• [Work to complete]:
Everything from the first line of the data below through the line that contains "Gorgeous faux drawer" should be written out exactly, please, and nothing more; the pictures stay out.

• [Records supplied]:
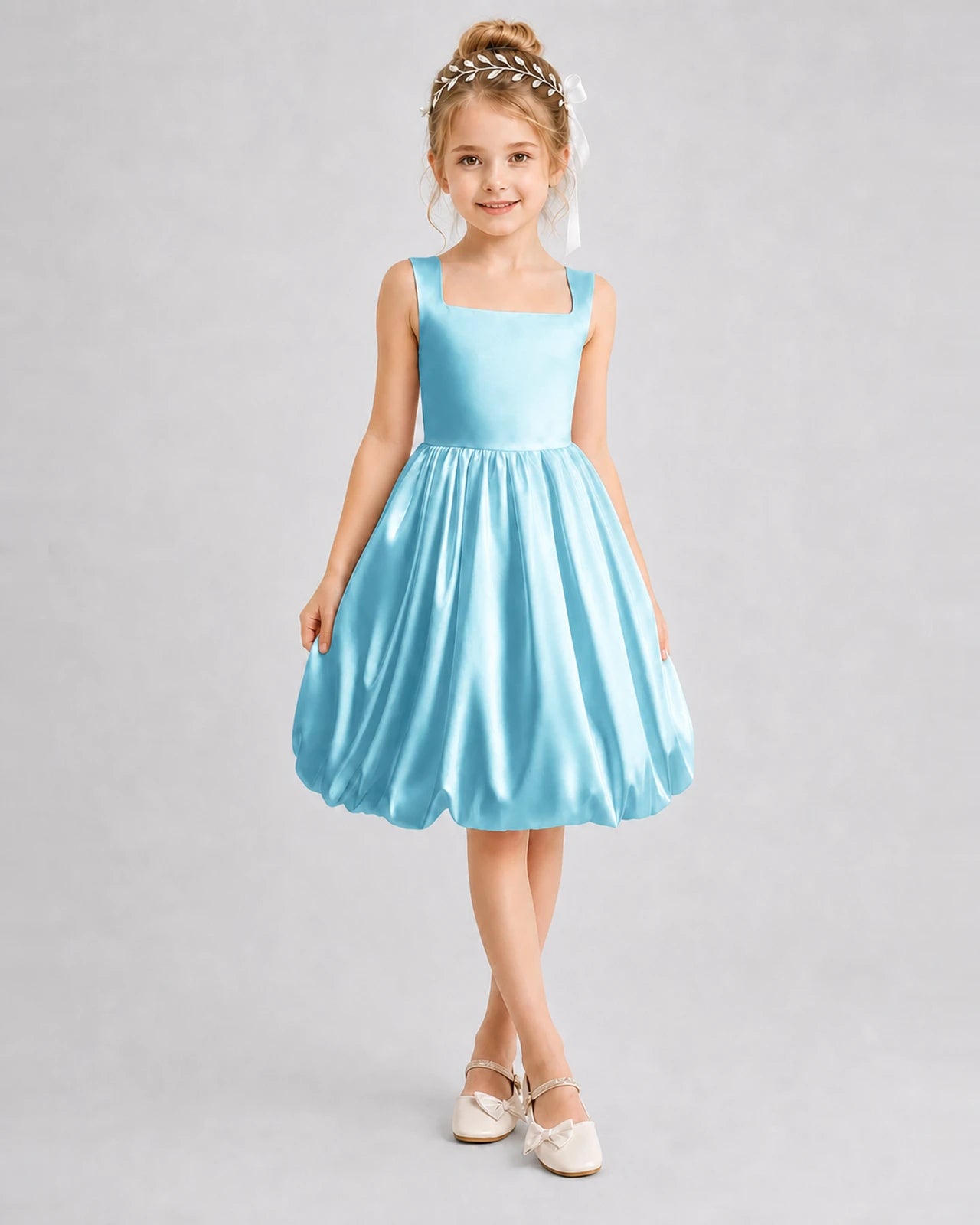 Sky Blue Satin Bubble Hem Girls Formal Dresses Front View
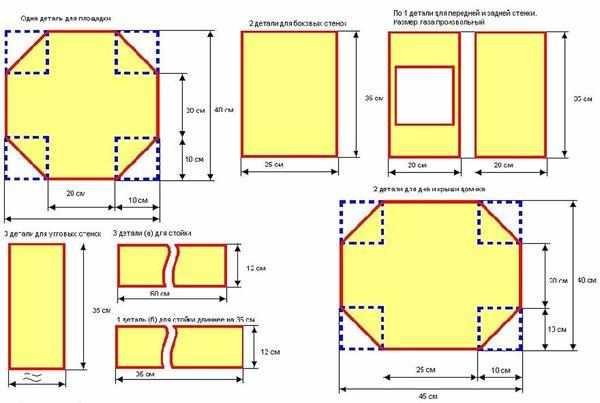 Раскрой домика из картона для кошки Раскрой домика из картона для кошки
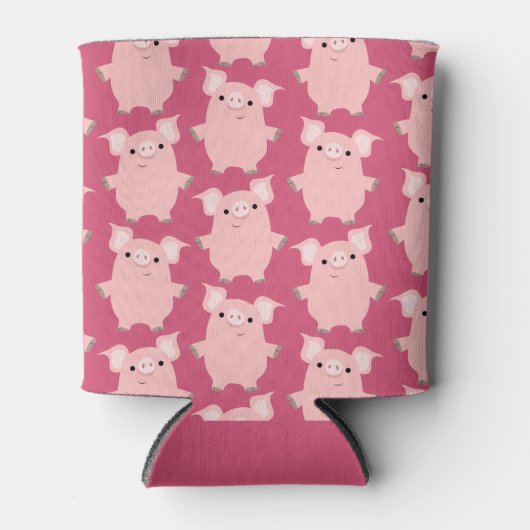 Cute Inquisitive Cartoon Pigs Can/Bottle Glacière (Devant)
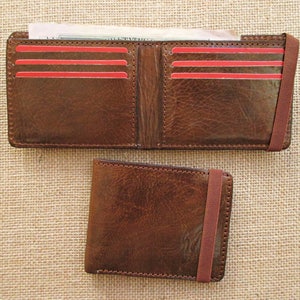 Leather bifold wallet, handmade minimalist wallet, thin wallet, slim wallet, with elastic band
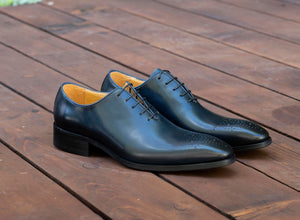 Burnished Calfskin Lace-Up Oxford Navy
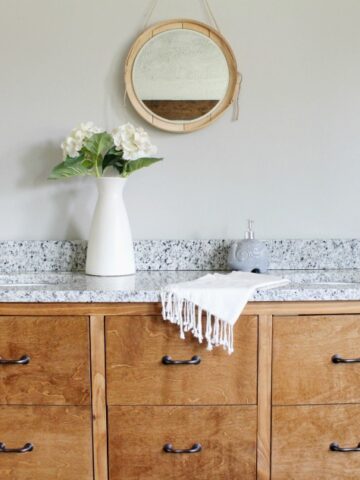 Gorgeous faux drawer bathroom vanity with granite top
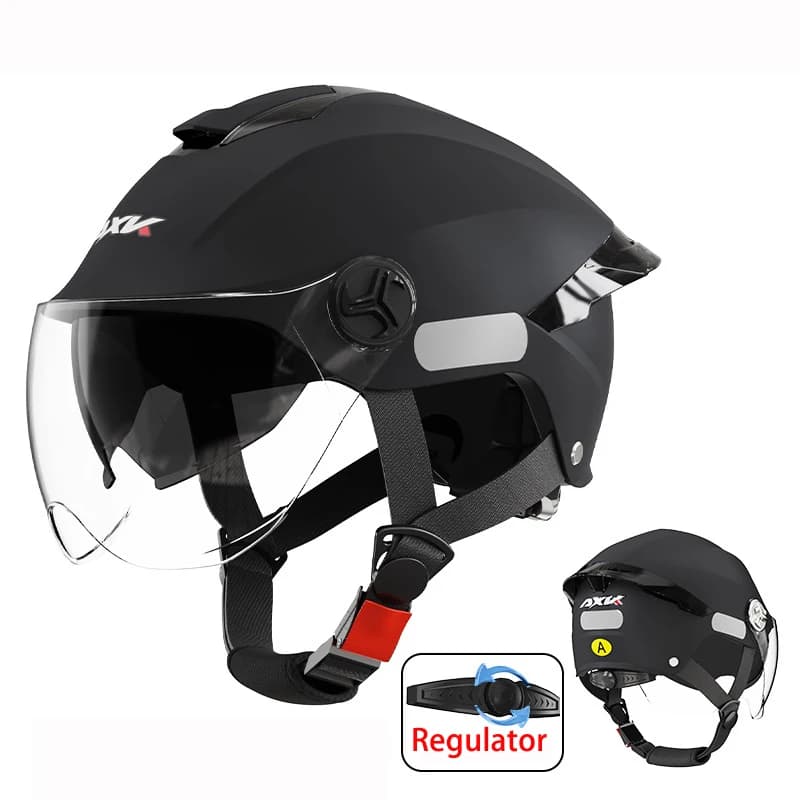 Protezione dagli urti estiva Sicurezza Casco da moto a faccia aperta Moto Lente corta Ala di coda ordinaria Cascos Para Moto neri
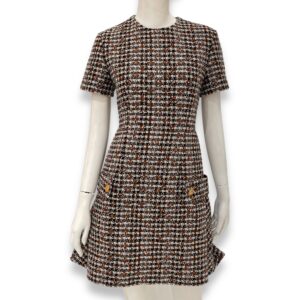 Mohair Blend Logo Button Monogram Short Sleeve Tweed Dress 34 Multi-Color Ready-To-Wear
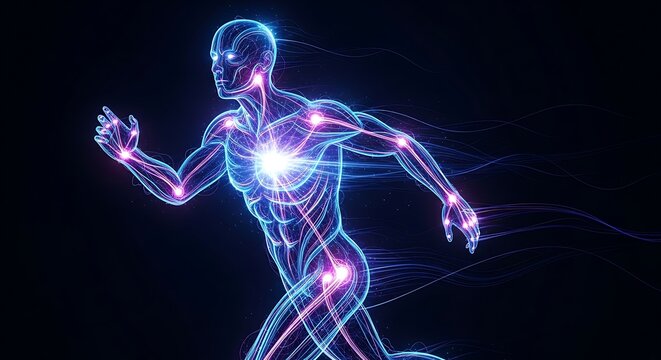 Glowing human body running fast with neon.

• [Solution]:
 Sky Blue Satin Bubble Hem Girls Formal Dresses Front View
 Раскрой домика из картона для кошки Раскрой домика из картона для кошки
 Cute Inquisitive Cartoon Pigs Can/Bottle Glacière (Devant)
 Leather bifold wallet, handmade minimalist wallet, thin wallet, slim wallet, with elastic band
 Burnished Calfskin Lace-Up Oxford Navy
 Gorgeous faux drawer bathroom vanity with granite top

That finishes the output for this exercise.